Un an après l’effondrement du toit de la gare, la ville de Novi Sad sera de nouveau au centre de l’actualité serbe ce samedi. De nombreux manifestants ont convergé vers cette ville du nord du pays pour une mobilisation d’ampleur contre la corruption.
Un drame toujours dans toutes les mémoires. Depuis maintenant un an, la ville de Novi Sad est le berceau d’un vaste mouvement de contestation qui embrase toute la Serbie. L’effondrement de l’auvent de la gare de la ville, il y a pile un an le 1er novembre 2024, a été le catalyseur de ce soulèvement. Cet événement tragique a depuis jeté dans la rue la jeunesse serbe qui demande la fin de la corruption qui gangrène le pays, des élections anticipées et réclame un État de droit.

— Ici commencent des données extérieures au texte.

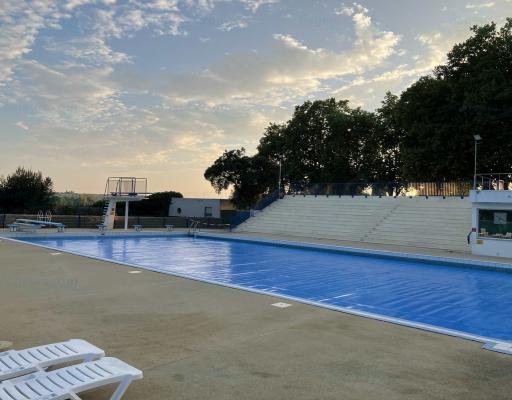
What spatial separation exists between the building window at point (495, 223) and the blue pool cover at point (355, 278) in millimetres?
3227

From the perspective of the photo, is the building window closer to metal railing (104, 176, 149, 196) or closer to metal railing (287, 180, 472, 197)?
metal railing (287, 180, 472, 197)

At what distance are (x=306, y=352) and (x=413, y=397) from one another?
1516 mm

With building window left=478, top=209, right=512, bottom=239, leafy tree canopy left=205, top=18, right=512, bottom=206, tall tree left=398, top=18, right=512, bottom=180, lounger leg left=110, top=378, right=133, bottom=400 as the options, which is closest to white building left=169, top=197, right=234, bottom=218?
leafy tree canopy left=205, top=18, right=512, bottom=206

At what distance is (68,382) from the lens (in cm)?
347

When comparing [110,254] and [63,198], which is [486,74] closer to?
[110,254]

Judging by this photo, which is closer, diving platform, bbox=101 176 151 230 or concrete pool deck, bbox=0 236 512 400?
concrete pool deck, bbox=0 236 512 400

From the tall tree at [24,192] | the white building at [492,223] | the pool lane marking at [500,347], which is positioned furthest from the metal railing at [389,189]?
the pool lane marking at [500,347]

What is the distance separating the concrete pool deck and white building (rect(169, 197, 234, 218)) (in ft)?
112

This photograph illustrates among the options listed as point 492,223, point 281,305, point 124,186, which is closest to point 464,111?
point 492,223

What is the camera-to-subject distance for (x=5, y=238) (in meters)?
18.9

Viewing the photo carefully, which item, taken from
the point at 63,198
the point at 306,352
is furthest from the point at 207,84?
the point at 63,198

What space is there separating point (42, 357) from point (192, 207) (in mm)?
39567

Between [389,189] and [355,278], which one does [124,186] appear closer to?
[355,278]

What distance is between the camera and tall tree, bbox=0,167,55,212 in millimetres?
34156
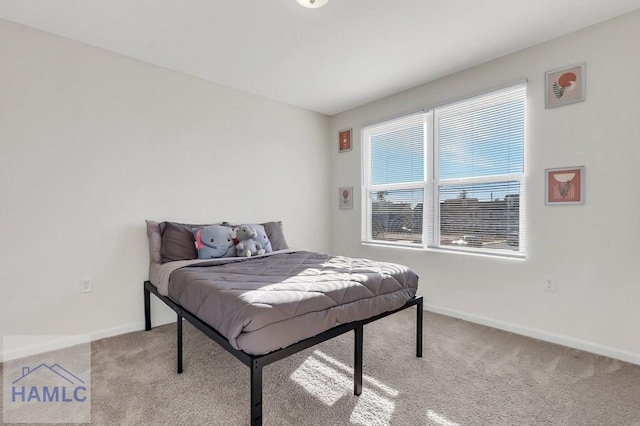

Depuis la tragédie, la pression dans le pays n’a fait que s’intensifier sur le gouvernement du président Aleksandar Vucic. Le 22 décembre 2024, plus de 100.000 personnes se réunissaient à Belgrade. Au printemps 2025, de nombreuses marches, qui ont rencontré une véritable ferveur populaire, ont aussi été organisées. Tolérées à leur début, elles ont dû, au cours de l’été, faire face à la répression du pouvoir. Plusieurs étudiants et militants avaient été arrêtés, et la rhétorique du gouvernement s’est durcie. Pour le pouvoir, «les manifestants sont des agents de l’étranger qui fomentent un coup d’Etat».
Des élections anticipées réclamées
C’est dans ce contexte tendu que des milliers de manifestants de toutes les villes du pays ont rejoint Novi Sad ce samedi pour commémorer le premier anniversaire de l’accident qui avait coûté la vie à 16 personnes.
Le président Vucic accuse les participants de préparer des actions violentes. De leurs côtés, les étudiants ont appelé à une commémoration dans le respect des victimes, mais demandent toujours des élections anticipées. Jusqu’à présent, le président Aleksandar Vucic refuse d’accéder à leur demande.
L’inculpation de 13 personnes dans l’enquête sur l’effondrement de l’auvent et l’ouverture de deux autres enquêtes, l’une menée par le parquet anti-corruption et l’autre par le parquet européen sur le possible détournement de fonds européens dans le projet n’ont pas calmé les ardeurs des protestataires. «Un an, zéro responsables» sera le mot d’ordre de la manifestation.